The problems with this were two-fold. First, by not having a player occupying defenders in the box, the opposition backline could push higher and squeeze the space in between the lines. Second, with Ronaldo dropping deep, United become congested in the middle as players such as Bruno Fernandes, Christian Eriksen, and Jadon Sancho become clustered and negate each other’s effectiveness by denying each other the space to flourish. In the past, managers and players were right to accommodate Ronaldo’s tendency to drift because of the value he brought in possession. For United, it broke down their attacking structure and stymied their chance creation.

This was accentuated by Ronaldo’s weaknesses in linking play. He has a tendency to be too direct when playing with his back to goal, trying to immediately find a flick on or a quick angled pass to a teammate rather than receiving possession and turning on the ball to face the opposition goal. This is one of the major advantages Martial brings as a number nine in comparison to the Portugal captain, as seen in United’s most recent Premier League game.

In the build-up to the first goal of their 2-1 victory over Fulham, the ball is fed into Martial when his back is facing goal. He collects the ball, moves into the space ahead of him, and then turns on the ball to drive at the backline. Eventually, he is joined by Bruno Fernandes who he feeds with a forward pass which leads to Eriksen’s goal. It’s a seemingly simple act by Martial, and yet Ronaldo rarely, if ever, does the same thing. His reticence to turn on the ball, whether in transition such as Martial against Fulham or in more congested areas, makes it hard for United to sustain attacks or build counter-attacks with Ronaldo as a focal point. He tries to make things happen too quickly instead of waiting to turn on the ball, pin the opposition backline, and feed supporting attacks.

These are some of the reasons Ronaldo maintained many critics among the United fanbase despite scoring 24 goals last season. It is was always going to be unsustainable for him to maintain that production, or for United to become a viable attacking unit with him in the squad because his presence in the team broke down United’s modes of chance creation. There wasn’t a consistent method of scoring with Ronaldo: fans simply had to hope a chance would fall to him and he would score it.
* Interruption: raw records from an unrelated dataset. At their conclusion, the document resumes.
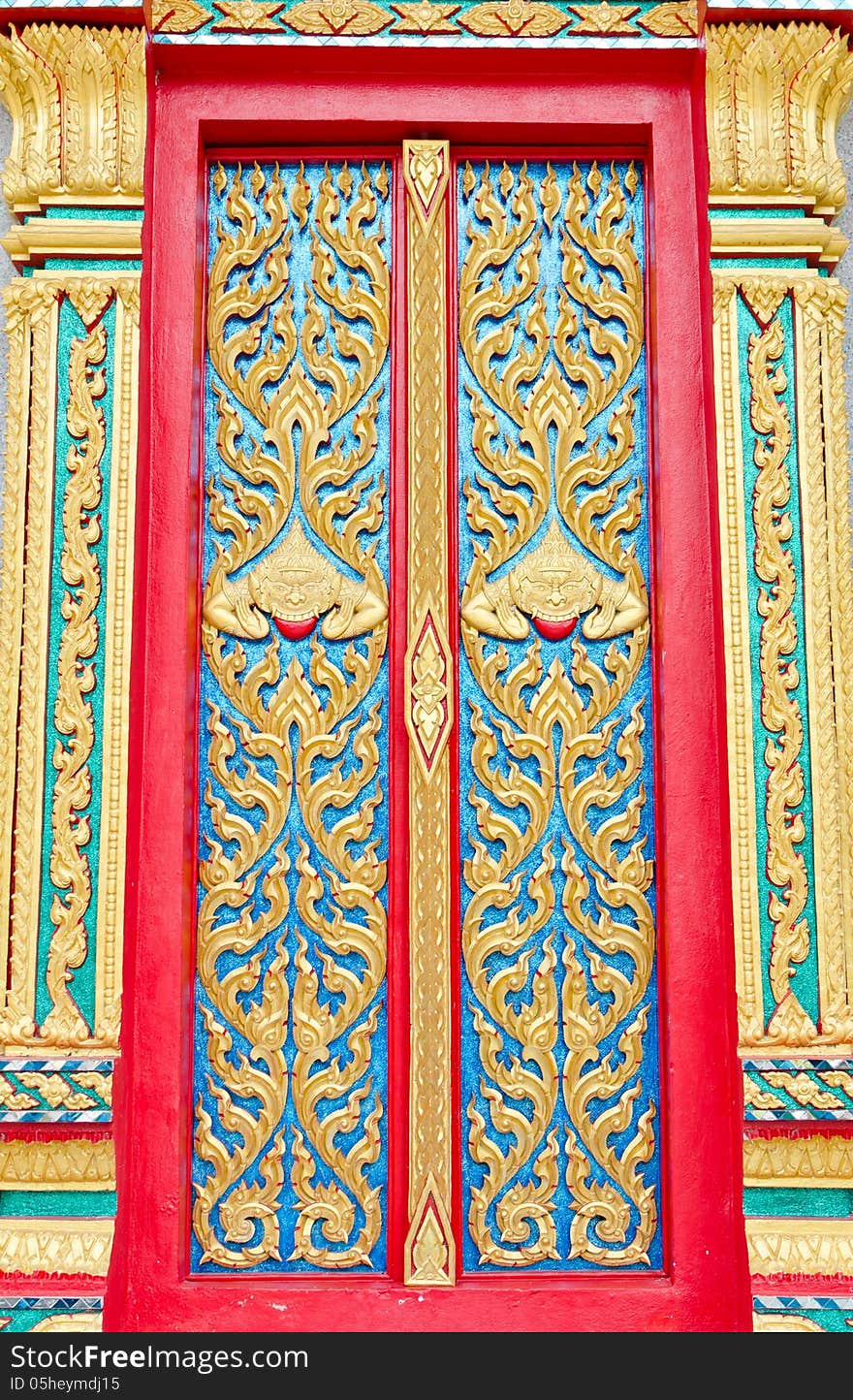 Golden and red Thai temple door sculpture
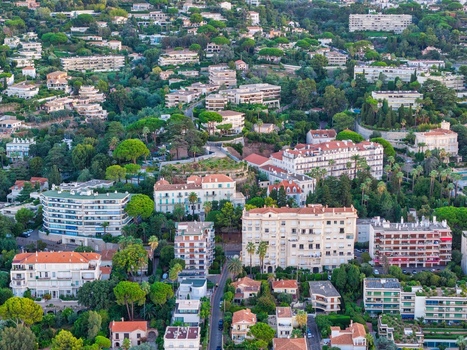 Aerial view of the residential buildings and lush vegetation in the coastal city of Cannes Provence Alpes Cote d Azur France. Aerial view of the residential buildings and lush vegetation in the coastal city of Cannes Provence Alpes Cote d Azur France.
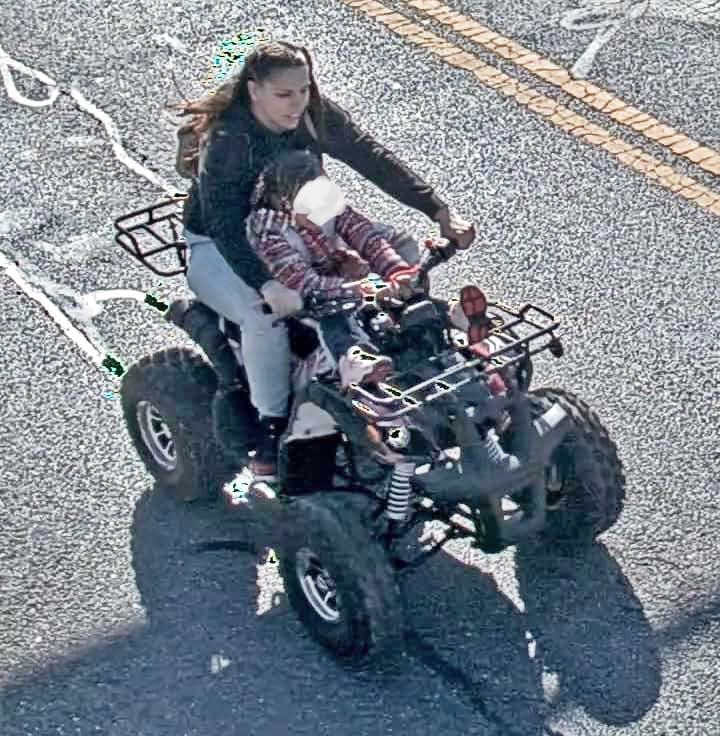 In this file photo, a woman captured on surveillance video carrying a small child rides an all-terrain vehicle illegally at the intersection of Burhans Boulevard and West Washington Street. Hagerstown Police sought the public's help to identify the woman.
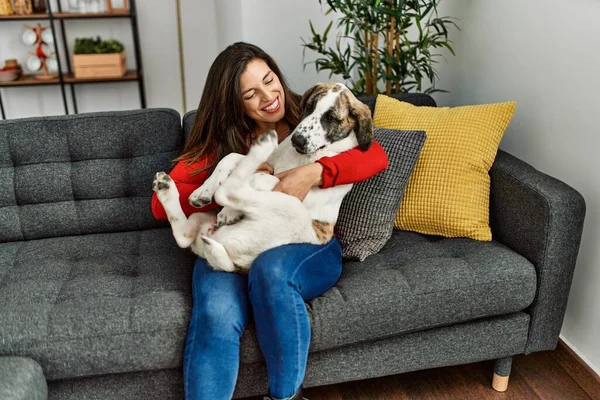 Young woman hugging dog sitting on sofa at home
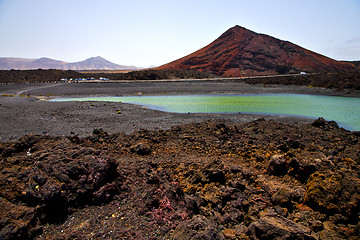 Image showing car street people  stone  atlantic ocean sky   pond rock  coastl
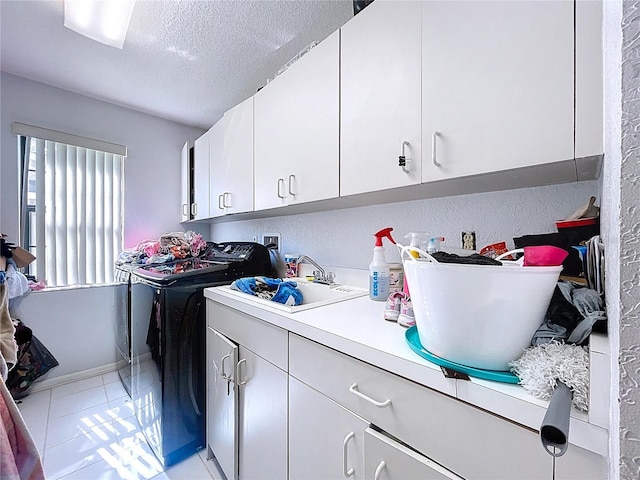 1599 Mcauliffe Ln, Palm Harbor, FL 34683 - laundry area featuring cabinet space, separate washer and dryer, a textured ceiling, and light tile patterned flooring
This year, Ronaldo’s finishing has also fallen off significantly. He seems to take longer to get his feet set before a shot, limiting the quickness of his strikes when trying to score. He also struggles to generate his own shots off the dribble, forcing him to take them from further away where he is under less defensive pressure. It’s another sign of his decline and a further reason why he has increasingly become a detriment, rather than a boon, to United’s attacking play.

All this merely considers Ronaldo’s on-field issues. It neglects his his comments against Erik ten Hag, his refusal to come on as a substitute against Tottenham Hotspur, and the shift he brought in United’s dressing room. Under Solskjaer, while it’s hard to argue they were particularly well-coached, the players were at least likeable. There was a sense of a genuine cohesion and harmony in the squad with young, ambitious players trying to restore the club to its former glories. Ronaldo shattered that atmosphere. His obsessive hunger for winning as much as quickly as possible, his egotism, his unwillingness to compromise his game — once his defining strengths — reversed as debilitating weaknesses when his contribution could no longer satisfy his ambition.

Twenty four goals is the number he and his numerous fans will continue to laud, but at what cost did United gain for that output? In possession, out of possession, and as a dressing room, United undoubtedly suffered when Cristiano Ronaldo returned to the club. Manchester United are unarguably a better team for his absence.